--- Begin Document extract ---
Yeah, that joke doesn't completely scan, but I had to go with Santayana as best I could.  What can I say, once upon a time I was a history major.

To many of the pundits (again with the pundits!) loudly (and wrongly) proclaiming the death of the subscription model of MMOs, the coup de gras came via a lightsaber.  With Star Wars: The Old Republic announcing it would be transitioning to the F2P model less than 8 months after launch, the logic seems to be "If BioWare and the Star Wars franchise couldn't make subscriptions work, then the subscription model is dead."

This is similar to saying "If Ford Motors couldn't make the Edsel successful, then the automobile industry is dead."  Google "edsel" if you don't understand the reference.  You kids today...

I'll even steal a line from the Wikipedia entry for the Edsel..."The aim was right, but the target moved."

TOR was sold to the masses of slavering fanboys (including yours truly) as some revolutionary new gaming experience.  But upon getting into the beta I was disappointed to discover it was exactly what I feared it would be, a thoroughly conventional MMO with a Knights Of The Old Republic theme.  They'd done what I expected and stapled some MMO boilerplate on the KOTOR games and convinced themselves that it was new.

A friend asked me if I thought SWTOR would be a hit and I replied that unless they had an aggressive content pipeline ready to go at launch, vast numbers of people would level up to 50 once or maybe twice and then quit because the game was so linear.

Unfortunately, their pipeline was comically empty, despite their boast of "unlike other games, we aren't laying people off after launch because we're still making so much new content!"

That's why TOR failed under the subscription model.  Because after a few months most players had done everything the game had to offer (except each of the storylines), often more than once.  No endgame, little replay value...those are the reasons for lousy retention, not the monthly subscription.

I've seen one prominent analyst claim that TOR could easily see a top-end of 10 million players under F2P, with a ceiling of 50 million.  This fellow needs a long vacation and his attending physician should re-examine his meds.

I guarantee they won't see anywhere near 10 million players playing, let alone paying, for the same reason subscriptions didn't work...there's simply nothing to do.  Will they have 10 million accounts?  Maybe.  How many will be active?  How many will be using the microtransactions?  What will the revenue-per-player be?  Who knows?  In the short run at least, I expect EA and BioWare will see increased revenue from the F2P change, but in the long run TOR will never be a "success".

Not because of the subscription model, but simply because it is a profoundly disappointing game.

OH LOOK, A GREAT BIG ENORMOUS ELEPHANT IN THE ROOM


The subscription model is DEAD!  Unless of course you include World of Warcraft.

The people who claim that subs are dead either ignore WoW entirely or put it off with something like "WoW is such an outlier, it doesn't count."

OK, hmm...what about EVE Online?  Subscription-based success there.  "Well, EVE is different because it's EVE."

Seriously!?  WTF!?  WoW doesn't count because it's WoW and EVE doesn't count because it's EVE.  Thanks for your insightful commentary!  I'd win every argument ever if I could simply exclude all of the counter-arguments too!

I could pretty much end the discussion there..."If the subscription model is dead, then WoW and EVE don't exist, right?"
--- End Document extract ---
--- Begin Given records ---
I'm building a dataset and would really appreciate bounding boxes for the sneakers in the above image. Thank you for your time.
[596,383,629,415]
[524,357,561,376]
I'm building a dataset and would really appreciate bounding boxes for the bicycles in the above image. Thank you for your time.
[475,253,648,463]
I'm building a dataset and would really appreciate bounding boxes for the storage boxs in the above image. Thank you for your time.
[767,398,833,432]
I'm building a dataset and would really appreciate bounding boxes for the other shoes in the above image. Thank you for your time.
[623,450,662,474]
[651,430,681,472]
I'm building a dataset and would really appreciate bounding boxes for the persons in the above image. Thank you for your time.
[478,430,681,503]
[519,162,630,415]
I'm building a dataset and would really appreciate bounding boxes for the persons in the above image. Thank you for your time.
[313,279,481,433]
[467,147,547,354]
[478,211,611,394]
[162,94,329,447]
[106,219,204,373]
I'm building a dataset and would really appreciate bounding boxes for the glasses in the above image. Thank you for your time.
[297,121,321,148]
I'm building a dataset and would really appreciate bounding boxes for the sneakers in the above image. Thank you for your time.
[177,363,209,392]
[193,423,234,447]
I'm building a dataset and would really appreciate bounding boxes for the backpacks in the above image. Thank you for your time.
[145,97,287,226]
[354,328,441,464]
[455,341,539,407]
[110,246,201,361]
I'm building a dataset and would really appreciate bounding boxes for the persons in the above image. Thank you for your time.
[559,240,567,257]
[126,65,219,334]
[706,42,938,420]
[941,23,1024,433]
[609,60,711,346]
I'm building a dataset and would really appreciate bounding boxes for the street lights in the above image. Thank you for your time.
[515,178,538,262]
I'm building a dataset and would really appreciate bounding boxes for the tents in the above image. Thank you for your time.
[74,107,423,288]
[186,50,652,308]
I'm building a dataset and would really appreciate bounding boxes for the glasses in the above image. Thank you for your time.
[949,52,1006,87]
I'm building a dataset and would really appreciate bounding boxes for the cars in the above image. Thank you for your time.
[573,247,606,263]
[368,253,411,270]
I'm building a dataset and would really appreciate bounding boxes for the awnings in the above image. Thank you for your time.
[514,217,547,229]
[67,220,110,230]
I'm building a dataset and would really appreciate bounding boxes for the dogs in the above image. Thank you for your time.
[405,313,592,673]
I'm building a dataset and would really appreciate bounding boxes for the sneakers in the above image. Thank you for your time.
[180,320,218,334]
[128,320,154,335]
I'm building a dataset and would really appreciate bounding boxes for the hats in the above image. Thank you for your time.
--- End Given records ---
§ Problems to solve:
[a] For the post on MMO subscriptions, state whether each statement agrees with it, answering yes or no and quoting the deciding words: (i) the writer was disappointed after getting into the beta; (ii) the writer expects the game to reach 10 million active players under F2P; (iii) Star Wars: The Old Republic announced its move to F2P less than 8 months after launch.
[b] Echo the rows word for word, starting with the line that contains "for the tents" and going on through the end of the rows.
The post on MMO subscriptions and the rows have nothing to do with each other.

§ Answers provided:
[a]
(i) Yes: "But upon getting into the beta I was disappointed to discover it was exactly what I feared it would be"
(ii) No: "I guarantee they won't see anywhere near 10 million players playing, let alone paying"
(iii) Yes: "announcing it would be transitioning to the F2P model less than 8 months after launch"

[b]
I'm building a dataset and would really appreciate bounding boxes for the tents in the above image. Thank you for your time.
[74,107,423,288]
[186,50,652,308]
I'm building a dataset and would really appreciate bounding boxes for the glasses in the above image. Thank you for your time.
[949,52,1006,87]
I'm building a dataset and would really appreciate bounding boxes for the cars in the above image. Thank you for your time.
[573,247,606,263]
[368,253,411,270]
I'm building a dataset and would really appreciate bounding boxes for the awnings in the above image. Thank you for your time.
[514,217,547,229]
[67,220,110,230]
I'm building a dataset and would really appreciate bounding boxes for the dogs in the above image. Thank you for your time.
[405,313,592,673]
I'm building a dataset and would really appreciate bounding boxes for the sneakers in the above image. Thank you for your time.
[180,320,218,334]
[128,320,154,335]
I'm building a dataset and would really appreciate bounding boxes for the hats in the above image. Thank you for your time.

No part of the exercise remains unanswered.